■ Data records
-- Opening Marker --

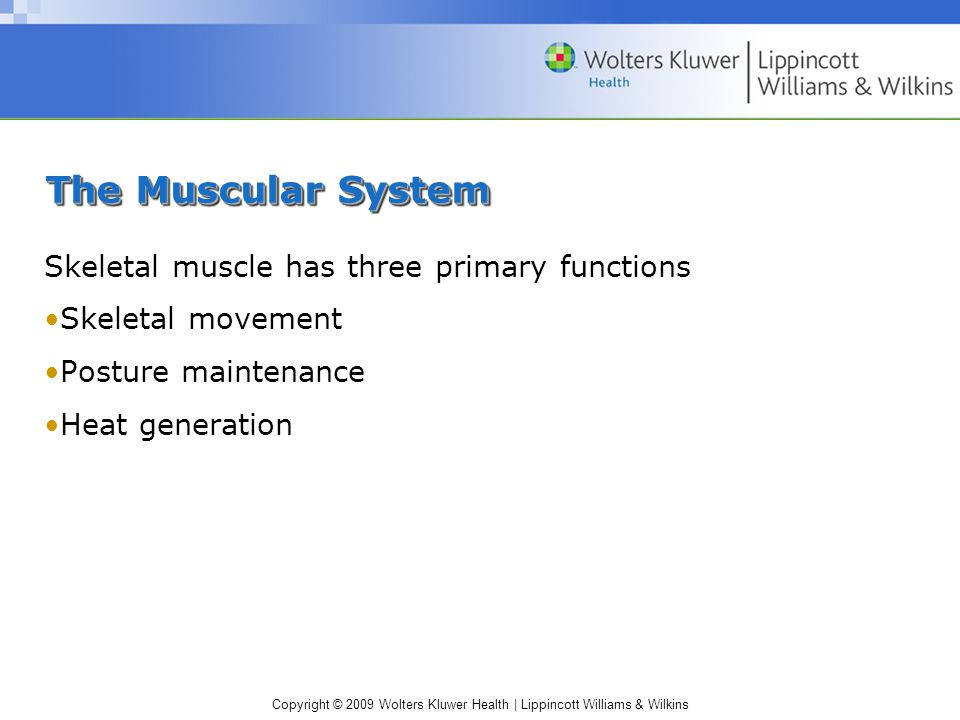 The Muscular System Skeletal muscle has three primary functions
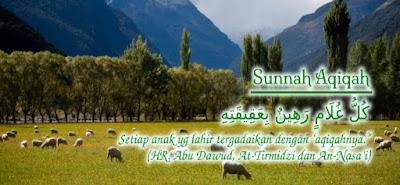 Layanan Aqiqah Palembang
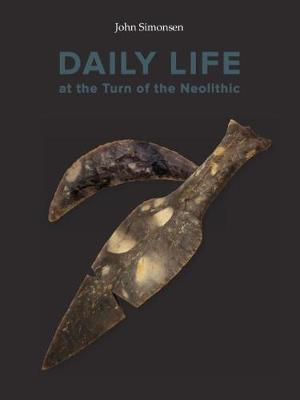 Daily Life at the Turn of the Neolithic: A comparative study of longhouses with sunken floors at Resengaard and nine other settlements in the Limfjord region, South Scandinavia - Publications of the Jutland Archeaological Society 98 (Hardback)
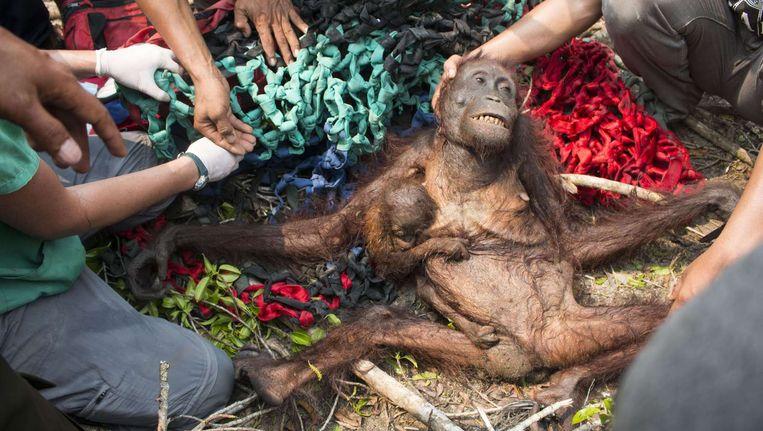 De orang-oetan die werd gered in het Indonesische dorp op Kalimantan, met haar baby. Beeld afp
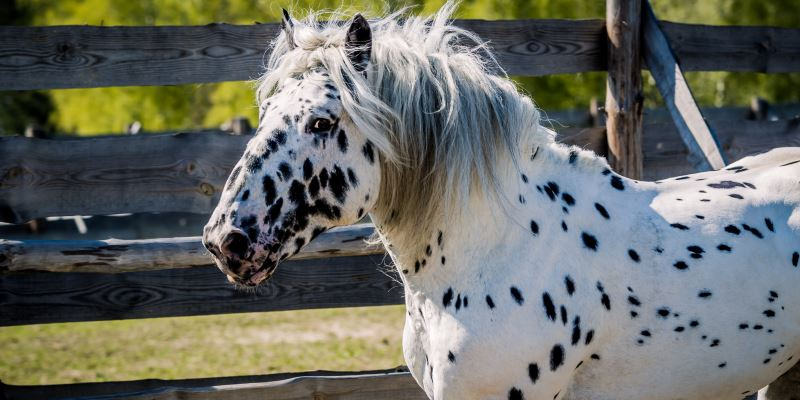Как кличка влияет на характер лошади?
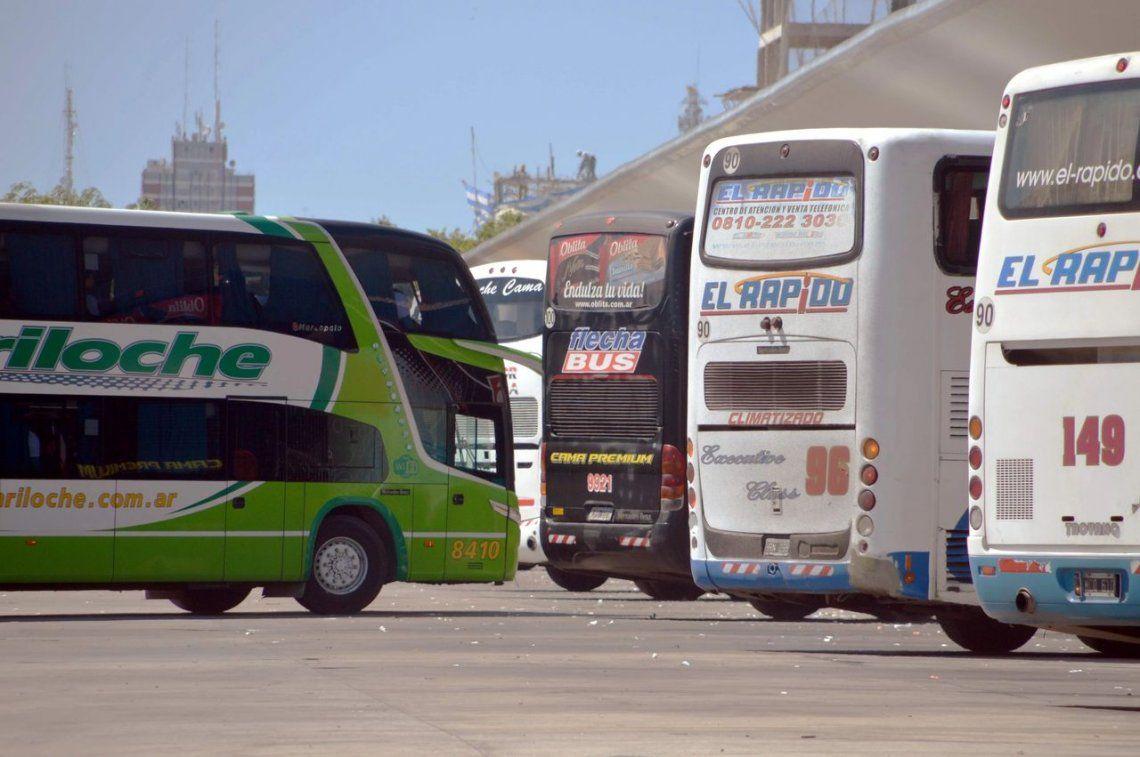 Micros low cost: desde septiembre, se podrán vender pasajes sin restricciones tarifarias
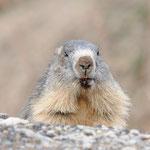 Marmotta (Valsavarenche PNGP)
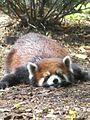 Flat panda.jpg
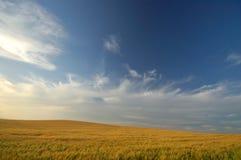 Horizontal agricole Photo stock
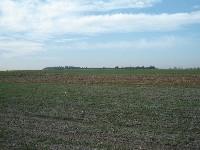 Działki 25 ha, 46 ha, 30 ha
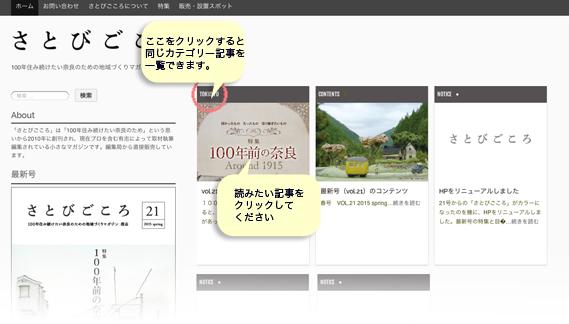 siteCommentary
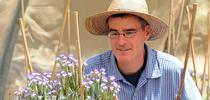 Pollination ecologist Neal Williams, shown here working with blue orchard bees on Phacelia, is a newly inducted Fellow of the California Academy of Sciences. (Photo by Kathy Keatley Garvey) for Entomology & Nematology News Blog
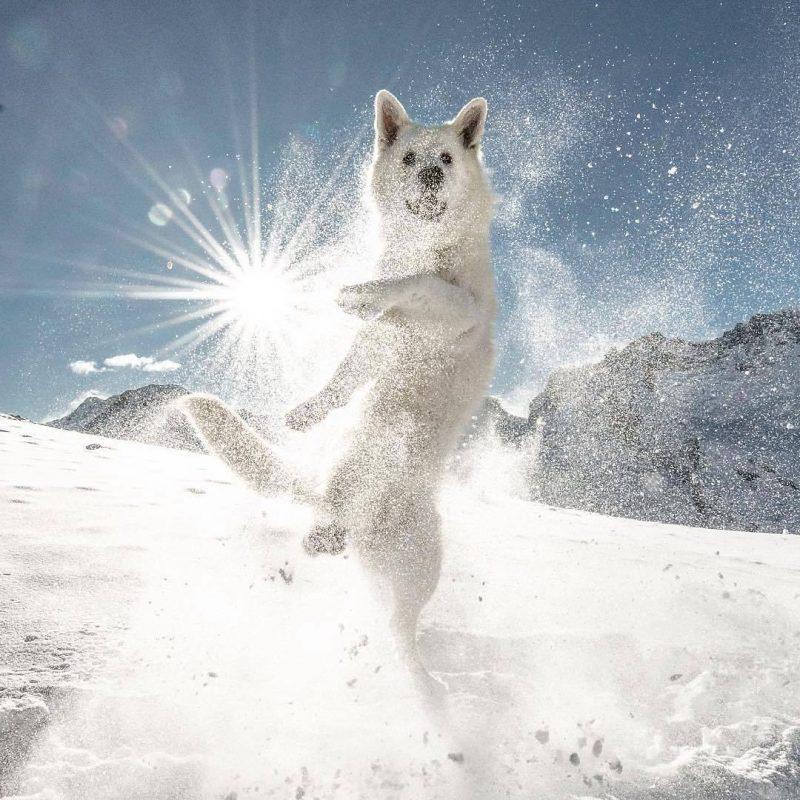15140845491219440 - Лучшие фотографии в мире - Танец в снегу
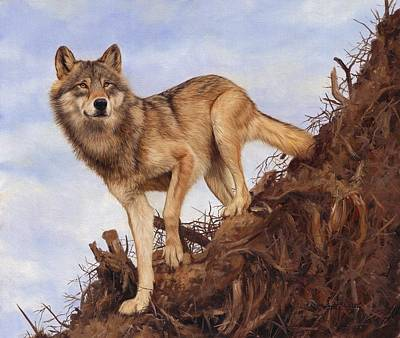 Painting - Wolf And Tree Root by David Stribbling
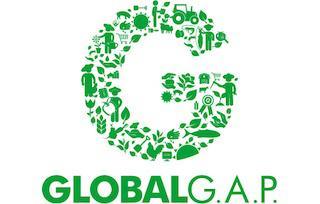 Стандарт GLOBAL G.A.P.: як отримати, скільки коштує і навіщо він аграріям?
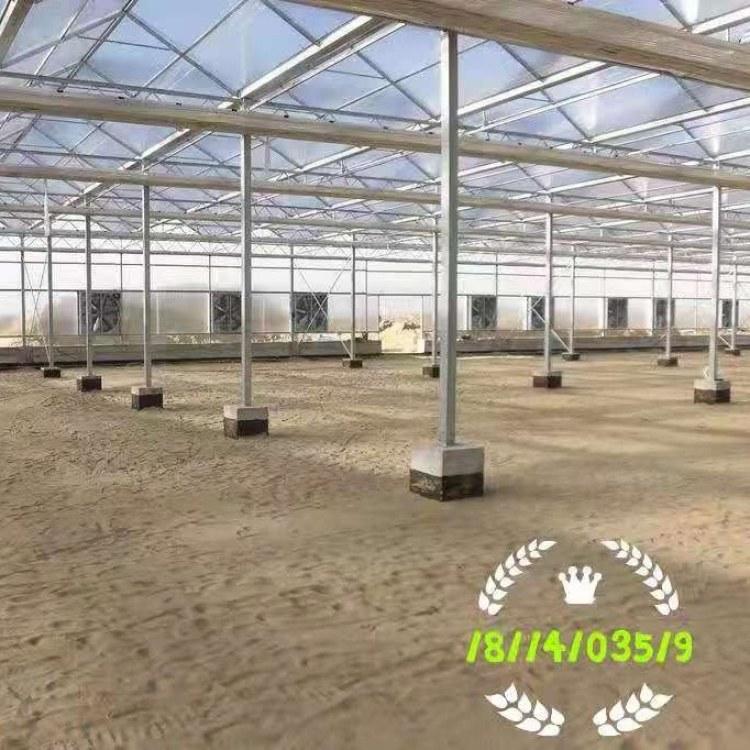连体栋大棚 蔬菜大棚 地插式大棚骨架 养殖大棚 简易钢管大棚 多肉大棚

-- Closing Marker --

■ EXERCISE GOAL
Copy out every line above without change, dropping the pictures.

■ ANSWER FOR THE TASK
 The Muscular System Skeletal muscle has three primary functions
 Layanan Aqiqah Palembang
 Daily Life at the Turn of the Neolithic: A comparative study of longhouses with sunken floors at Resengaard and nine other settlements in the Limfjord region, South Scandinavia - Publications of the Jutland Archeaological Society 98 (Hardback)
 De orang-oetan die werd gered in het Indonesische dorp op Kalimantan, met haar baby. Beeld afp
Как кличка влияет на характер лошади?
 Micros low cost: desde septiembre, se podrán vender pasajes sin restricciones tarifarias
 Marmotta (Valsavarenche PNGP)
 Flat panda.jpg
 Horizontal agricole Photo stock
 Działki 25 ha, 46 ha, 30 ha
 siteCommentary
 Pollination ecologist Neal Williams, shown here working with blue orchard bees on Phacelia, is a newly inducted Fellow of the California Academy of Sciences. (Photo by Kathy Keatley Garvey) for Entomology & Nematology News Blog
15140845491219440 - Лучшие фотографии в мире - Танец в снегу
 Painting - Wolf And Tree Root by David Stribbling
 Стандарт GLOBAL G.A.P.: як отримати, скільки коштує і навіщо він аграріям?
连体栋大棚 蔬菜大棚 地插式大棚骨架 养殖大棚 简易钢管大棚 多肉大棚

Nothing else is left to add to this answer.